The same year, Denis de Rougemont is established in Paris, where it
ensures the literary direction of the Editions I Am useful (it is
they which will publish Kierkegaard, Karl Barth, Nicolas Berdiaeff,
Ortega…). He engages in the movements personalists, where he meets
then collaborates with in particular G Marcel, E Mounier, A. Marc,
A. Dandieu, R. Aron.
Denis de Rougemont (1906 – 1985)
The “Prince of the European cultural Community” in which Saint-John
PERSE saw “a scientific figuration of Homo europeanus”, was born in
Couvet (Neufchatel, CH) in a family of French origin installed in
Switzerland since XIVème century.
Graduate of the universities of Neufchatel, Geneva, and Vienna, he
was the pupil of Jean Piaget. It began a career from writer in 1927
and contributed to various magazines of French literature.
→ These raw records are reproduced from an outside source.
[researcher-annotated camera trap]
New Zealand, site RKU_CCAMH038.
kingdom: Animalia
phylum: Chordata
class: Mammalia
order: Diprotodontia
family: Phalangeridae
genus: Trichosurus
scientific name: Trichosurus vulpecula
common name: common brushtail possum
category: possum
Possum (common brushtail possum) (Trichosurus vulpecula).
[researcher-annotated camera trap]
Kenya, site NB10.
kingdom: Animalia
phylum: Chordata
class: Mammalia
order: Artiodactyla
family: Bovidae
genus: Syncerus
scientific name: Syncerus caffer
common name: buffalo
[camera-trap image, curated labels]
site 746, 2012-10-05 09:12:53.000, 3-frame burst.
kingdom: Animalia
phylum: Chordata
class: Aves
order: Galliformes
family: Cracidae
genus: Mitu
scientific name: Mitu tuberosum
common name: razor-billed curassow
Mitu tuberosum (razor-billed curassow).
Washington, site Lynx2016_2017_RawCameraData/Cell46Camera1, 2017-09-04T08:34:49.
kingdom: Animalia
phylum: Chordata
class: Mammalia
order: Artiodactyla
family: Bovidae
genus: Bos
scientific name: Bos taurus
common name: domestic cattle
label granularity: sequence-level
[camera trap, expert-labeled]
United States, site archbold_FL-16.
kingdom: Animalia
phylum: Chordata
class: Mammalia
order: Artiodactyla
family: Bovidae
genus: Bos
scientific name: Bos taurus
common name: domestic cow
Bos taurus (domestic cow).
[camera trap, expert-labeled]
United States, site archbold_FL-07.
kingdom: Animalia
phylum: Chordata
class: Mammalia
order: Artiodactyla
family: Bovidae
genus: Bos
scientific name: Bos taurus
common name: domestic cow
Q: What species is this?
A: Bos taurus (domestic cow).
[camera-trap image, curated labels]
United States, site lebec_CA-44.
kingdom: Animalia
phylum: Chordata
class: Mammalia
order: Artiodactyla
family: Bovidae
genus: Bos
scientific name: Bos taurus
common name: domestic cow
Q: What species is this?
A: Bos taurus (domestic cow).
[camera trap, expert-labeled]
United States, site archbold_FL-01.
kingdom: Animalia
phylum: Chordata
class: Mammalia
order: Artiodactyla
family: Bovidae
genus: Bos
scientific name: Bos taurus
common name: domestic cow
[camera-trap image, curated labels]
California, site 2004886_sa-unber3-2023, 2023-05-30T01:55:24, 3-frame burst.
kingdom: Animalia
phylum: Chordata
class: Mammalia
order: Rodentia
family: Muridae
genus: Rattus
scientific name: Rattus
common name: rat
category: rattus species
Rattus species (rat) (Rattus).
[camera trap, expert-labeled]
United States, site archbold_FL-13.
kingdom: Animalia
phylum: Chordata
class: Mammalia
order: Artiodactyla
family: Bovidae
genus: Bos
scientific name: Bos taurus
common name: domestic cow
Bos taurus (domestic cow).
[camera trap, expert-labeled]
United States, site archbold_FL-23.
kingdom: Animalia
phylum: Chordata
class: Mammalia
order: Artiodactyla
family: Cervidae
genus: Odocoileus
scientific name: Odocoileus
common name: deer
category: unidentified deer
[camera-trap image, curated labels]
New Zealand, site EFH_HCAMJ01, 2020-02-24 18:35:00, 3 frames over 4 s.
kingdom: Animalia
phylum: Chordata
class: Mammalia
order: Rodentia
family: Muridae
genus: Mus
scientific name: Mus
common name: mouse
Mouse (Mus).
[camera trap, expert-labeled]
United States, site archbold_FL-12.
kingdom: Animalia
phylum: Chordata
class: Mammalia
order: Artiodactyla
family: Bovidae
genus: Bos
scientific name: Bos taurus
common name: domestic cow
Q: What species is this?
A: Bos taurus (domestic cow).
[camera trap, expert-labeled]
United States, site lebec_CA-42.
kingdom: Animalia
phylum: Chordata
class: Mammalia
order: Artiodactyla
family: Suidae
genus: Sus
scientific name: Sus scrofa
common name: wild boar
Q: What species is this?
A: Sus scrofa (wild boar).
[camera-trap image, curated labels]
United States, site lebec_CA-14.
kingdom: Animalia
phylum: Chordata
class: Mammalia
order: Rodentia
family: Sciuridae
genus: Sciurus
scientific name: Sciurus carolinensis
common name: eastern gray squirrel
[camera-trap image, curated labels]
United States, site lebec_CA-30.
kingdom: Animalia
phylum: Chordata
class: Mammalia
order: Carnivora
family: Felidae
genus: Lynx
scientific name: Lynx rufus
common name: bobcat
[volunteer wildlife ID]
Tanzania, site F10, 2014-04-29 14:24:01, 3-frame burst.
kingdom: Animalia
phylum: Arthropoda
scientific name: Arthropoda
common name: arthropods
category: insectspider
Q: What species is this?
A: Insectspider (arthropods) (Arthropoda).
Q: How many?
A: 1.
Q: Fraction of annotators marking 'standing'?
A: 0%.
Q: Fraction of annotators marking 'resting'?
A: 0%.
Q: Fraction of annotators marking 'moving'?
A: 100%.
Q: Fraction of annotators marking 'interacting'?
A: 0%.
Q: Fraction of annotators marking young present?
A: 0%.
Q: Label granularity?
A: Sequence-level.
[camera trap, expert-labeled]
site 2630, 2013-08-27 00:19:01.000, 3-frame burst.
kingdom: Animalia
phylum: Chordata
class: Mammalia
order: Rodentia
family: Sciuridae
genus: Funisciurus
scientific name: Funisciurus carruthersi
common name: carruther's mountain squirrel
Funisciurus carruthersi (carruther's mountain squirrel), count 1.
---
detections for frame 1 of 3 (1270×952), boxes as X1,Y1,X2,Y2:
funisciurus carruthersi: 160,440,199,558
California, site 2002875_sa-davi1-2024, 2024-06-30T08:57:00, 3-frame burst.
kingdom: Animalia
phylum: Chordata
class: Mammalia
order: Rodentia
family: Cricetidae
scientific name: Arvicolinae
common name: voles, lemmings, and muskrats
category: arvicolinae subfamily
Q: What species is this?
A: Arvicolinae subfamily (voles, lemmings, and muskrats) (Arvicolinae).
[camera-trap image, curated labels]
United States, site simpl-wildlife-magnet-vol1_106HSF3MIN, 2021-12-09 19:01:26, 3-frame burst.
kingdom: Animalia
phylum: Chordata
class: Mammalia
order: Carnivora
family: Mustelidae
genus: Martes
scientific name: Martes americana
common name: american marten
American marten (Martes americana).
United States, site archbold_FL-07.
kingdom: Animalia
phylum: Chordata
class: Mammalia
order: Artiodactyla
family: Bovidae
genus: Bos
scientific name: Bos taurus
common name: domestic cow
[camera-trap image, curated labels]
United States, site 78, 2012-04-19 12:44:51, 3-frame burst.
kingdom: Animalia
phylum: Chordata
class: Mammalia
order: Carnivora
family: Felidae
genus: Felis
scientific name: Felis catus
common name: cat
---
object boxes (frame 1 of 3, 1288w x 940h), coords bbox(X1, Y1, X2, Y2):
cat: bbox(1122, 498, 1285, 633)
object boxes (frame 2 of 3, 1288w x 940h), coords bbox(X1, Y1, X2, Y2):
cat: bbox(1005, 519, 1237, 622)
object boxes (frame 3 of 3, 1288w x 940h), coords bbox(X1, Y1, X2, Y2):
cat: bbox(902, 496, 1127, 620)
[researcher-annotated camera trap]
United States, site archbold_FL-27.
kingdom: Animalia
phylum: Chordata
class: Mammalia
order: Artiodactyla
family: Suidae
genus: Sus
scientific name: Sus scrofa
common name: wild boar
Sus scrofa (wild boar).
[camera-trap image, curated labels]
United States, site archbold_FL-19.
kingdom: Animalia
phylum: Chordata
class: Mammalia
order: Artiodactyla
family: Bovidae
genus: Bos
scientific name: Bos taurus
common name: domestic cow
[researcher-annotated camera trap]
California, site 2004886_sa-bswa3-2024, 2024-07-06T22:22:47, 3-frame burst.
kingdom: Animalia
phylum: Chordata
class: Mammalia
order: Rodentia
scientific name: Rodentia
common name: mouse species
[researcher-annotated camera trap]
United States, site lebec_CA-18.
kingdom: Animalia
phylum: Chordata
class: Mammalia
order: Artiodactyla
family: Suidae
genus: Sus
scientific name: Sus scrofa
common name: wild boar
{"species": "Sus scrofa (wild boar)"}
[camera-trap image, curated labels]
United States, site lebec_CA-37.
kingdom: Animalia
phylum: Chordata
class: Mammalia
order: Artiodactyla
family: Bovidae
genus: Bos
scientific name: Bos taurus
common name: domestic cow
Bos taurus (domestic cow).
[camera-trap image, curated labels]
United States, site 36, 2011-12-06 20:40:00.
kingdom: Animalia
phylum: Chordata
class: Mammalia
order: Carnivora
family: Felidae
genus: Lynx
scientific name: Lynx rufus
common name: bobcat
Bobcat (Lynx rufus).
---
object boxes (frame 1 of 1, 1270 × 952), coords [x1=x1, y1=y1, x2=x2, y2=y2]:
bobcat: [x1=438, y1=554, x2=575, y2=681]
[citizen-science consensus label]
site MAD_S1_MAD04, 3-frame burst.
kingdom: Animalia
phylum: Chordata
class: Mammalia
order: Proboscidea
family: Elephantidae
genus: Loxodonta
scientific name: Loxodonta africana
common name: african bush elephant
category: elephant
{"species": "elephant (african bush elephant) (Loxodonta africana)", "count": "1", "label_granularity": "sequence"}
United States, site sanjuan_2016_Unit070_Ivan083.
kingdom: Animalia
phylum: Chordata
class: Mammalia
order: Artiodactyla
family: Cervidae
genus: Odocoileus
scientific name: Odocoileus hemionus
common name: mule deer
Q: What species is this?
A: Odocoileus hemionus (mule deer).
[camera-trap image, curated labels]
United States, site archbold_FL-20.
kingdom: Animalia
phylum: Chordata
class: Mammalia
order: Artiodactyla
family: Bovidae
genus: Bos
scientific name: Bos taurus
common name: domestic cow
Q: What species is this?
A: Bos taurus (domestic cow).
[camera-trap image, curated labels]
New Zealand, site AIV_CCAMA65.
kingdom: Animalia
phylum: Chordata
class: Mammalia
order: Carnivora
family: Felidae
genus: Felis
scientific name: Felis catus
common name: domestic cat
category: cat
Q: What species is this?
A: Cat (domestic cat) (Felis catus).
In 1931, it came to Paris where, editor with the Editions “I Am
useful”, it published Ortega y Gasset, Kierkegaard, Berdiaeff, and
the theologist Karl Barth. It rejoigna the group of the personalists
animated by the philosopher Emmanuel Mounier. At this time, he
became active member of the European Movement. He published its
first Political work “of the person ” in 1934, followed by “the Love
and the Occident” (1939).
http://www.erm.lu/epm/id220.htm
Origin of the Paneuropa Union
The Paneuropa Union is currently headed by Otto Habsburg and was
founded in 1923 by Richard Nikolaus Count Coudenhove-Kalergi. It is
credited with some influence over the creation of what is now the
European Union. Paneuropa is, unsurprisingly, more active in Austria
and the former Austro-Hungarian states. It is very anti-Communist
and Christian Democratic in political orientation, with a strong
Catholic influence. The famous 1989 ‘picnic’ on the
Austrian/Hungarian border was organized by Paneuropa.